Page 113 of Feral Possession

Mystical fingers clamped around her ankle. Not a new experience given her time with Marcus, but there was nothing fun or sexy about Zion’s grip. His oily shadow wrenched her leg. “No!” Her hands scrabbled for purchase on the slick marble. Another hard yank, and she found herself pulled free and flipped on her back.

She peered up into Zion’s demonic visage. His menacing, black horns gleamed beneath the overhead lights. He leaned over her and clamped his hand round her throat. “Time to fly, little bird.”

Twenty-Nine

Marcus slammed the last of his assailants headfirst into the wall. The bastard crumpled and didn’t move. “Shadow, where’s Dove?”

“Above us. I sense her fear.”

“Above us?” Marcus scanned the room. “Shit. Zion is missing as well.”

He raced out the door into the lobby. Dove’s scream echoed from the stairwell.

“He’s gone to the roof with her.”

Two stories later, he charged outside onto the fiftieth floor.

The sight before him seized his heart in his chest. Zion stood at the edge of the roof. Perched on the stone ledge beside him was Dove. Shirt clenched in Zion’s fist, she clung to his forearm, eyes wide with fear.

Marcus stalked closer on leaden legs.

“Close enough,” Zion barked, shaking Dove, making her gasp.

While Marcus’s physical body obeyed, shadows whirled around him, his demon agitated.

“He dares to threaten what is oursss?” Shadow snarled inside Marcus’s head.

Marcus bared his lengthening fangs. “Harm her and my face will be the last thing you see on your way to hell.” His flesh burned, muscles swelling in his torso, claws tipping his fingers.

“There he is.” Pride lit Zion’s demonic visage. “There’s the male I always knew you could be.”

“After all of your lies and the destruction you’ve wrought, now this?” Marcus nodded at Dove, avoiding the look of terror on her face for fear he’d lose control. “What more do you want?”

His uncle’s features smoothed, his expression darkening. “What I’ve always wanted. For you to live up to your full potential. To be a male who is worthy of standing by my side.”

Marcus gritted his teeth. “Doesn’t your cult have enough underlings capable of kissing your ass?”

“What I need isn’t a disciple but a partner. Someone to fill the void your father left. We’d made many plans together, only he didn’t live up to his end of our deal. After he claimed your mother as his Bride, he was distracted, his focus divided. All our plans fell by the wayside. I thought if I removed that distraction, he’d come around. Instead, he became a shell of a man.

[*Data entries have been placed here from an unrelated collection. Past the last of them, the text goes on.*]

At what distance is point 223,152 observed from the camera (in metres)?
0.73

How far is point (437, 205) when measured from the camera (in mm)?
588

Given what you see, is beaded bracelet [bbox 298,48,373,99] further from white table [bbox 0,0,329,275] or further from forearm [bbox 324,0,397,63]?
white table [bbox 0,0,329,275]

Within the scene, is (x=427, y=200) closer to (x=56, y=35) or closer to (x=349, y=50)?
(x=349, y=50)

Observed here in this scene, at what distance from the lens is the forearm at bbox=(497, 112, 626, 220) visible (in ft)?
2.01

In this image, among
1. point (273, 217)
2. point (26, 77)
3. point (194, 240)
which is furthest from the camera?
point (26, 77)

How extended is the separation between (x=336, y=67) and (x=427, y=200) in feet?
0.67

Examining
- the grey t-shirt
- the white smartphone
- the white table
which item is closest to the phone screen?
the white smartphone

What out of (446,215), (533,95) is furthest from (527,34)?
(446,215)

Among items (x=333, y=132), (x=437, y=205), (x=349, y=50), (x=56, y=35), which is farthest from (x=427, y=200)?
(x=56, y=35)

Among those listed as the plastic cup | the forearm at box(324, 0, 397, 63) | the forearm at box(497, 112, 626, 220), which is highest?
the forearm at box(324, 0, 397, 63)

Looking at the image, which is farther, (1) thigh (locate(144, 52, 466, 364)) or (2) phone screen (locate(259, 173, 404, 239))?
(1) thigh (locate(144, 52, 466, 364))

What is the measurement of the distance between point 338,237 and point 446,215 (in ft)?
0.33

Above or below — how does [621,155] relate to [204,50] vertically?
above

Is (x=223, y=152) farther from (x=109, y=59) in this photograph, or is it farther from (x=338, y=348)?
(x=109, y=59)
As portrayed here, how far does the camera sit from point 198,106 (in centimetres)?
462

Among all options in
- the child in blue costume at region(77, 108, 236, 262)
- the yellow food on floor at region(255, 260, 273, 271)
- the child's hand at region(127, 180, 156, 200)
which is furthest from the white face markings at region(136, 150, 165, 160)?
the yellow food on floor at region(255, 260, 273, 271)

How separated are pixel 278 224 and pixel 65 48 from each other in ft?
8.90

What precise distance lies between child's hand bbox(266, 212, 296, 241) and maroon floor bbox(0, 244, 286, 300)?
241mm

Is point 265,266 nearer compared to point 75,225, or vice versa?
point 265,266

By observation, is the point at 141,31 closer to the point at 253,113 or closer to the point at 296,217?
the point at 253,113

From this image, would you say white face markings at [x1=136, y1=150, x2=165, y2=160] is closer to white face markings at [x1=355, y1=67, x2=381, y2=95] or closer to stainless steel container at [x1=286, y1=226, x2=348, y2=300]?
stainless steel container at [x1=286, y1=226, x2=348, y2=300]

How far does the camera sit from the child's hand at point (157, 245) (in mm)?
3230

An embarrassment to the family name. Instead of a partner, he was an obstacle standing in the way of progress.”

Marcus’s mind raced, filling the gaps between the twisted half-truths. His mother’s accident followed by his father’s assassination. Pain speared him, hard enough to make him double over. He braced his hands on his knees. “It was you. You killed them. Both of them.” Emotions welled, filled him with hate, flooded the dark places in his soul.

“Sadly, killing your mother, while warranted, affected me in ways I didn’t expect.” The shadows around Zion darkened, drawing inward. “Too late, I realized my feelings for her were real instead of a passing attraction born of our affair.”

Tiberius put his filthy hands on Marcus’s mother? Disgust threatened to empty his stomach.

“After your birth, I’d dared to hope that you were mine. All too soon, it became apparent you were his. Still, I believed if I raised you, I could make you better, more like me.”

The depth of his uncle’s betrayal was a bottomless pool of poison, sucking Marcus under. “It was you who headed the investigation of his death. You who discovered the male responsible. You who encouraged me to kill my father’s murderer and claim his place as lord.” He’d believed he’d avenged his father when in fact his murderer had stood at his side, pulling Marcus’s strings, watching him dance.

Zion raised his chin. “It was through my guidance that you bettered yourself. Seeing you slaughter your opponent and become lord, it was a proud moment.”

“You’re the snake,” Dove choked out. “The snake in the garden.”

Zion leveled her with his glowing red gaze and canted his head. “Where did you hear that?”

“Josephine Steele told me,” she said, voice trembling. “She recognized you for the charlatan you are. I spoke to her at her mansion.”

Zion curled his lip, sneering, “Of course you did. Necromancers love all things dead, rotting, and forgotten.”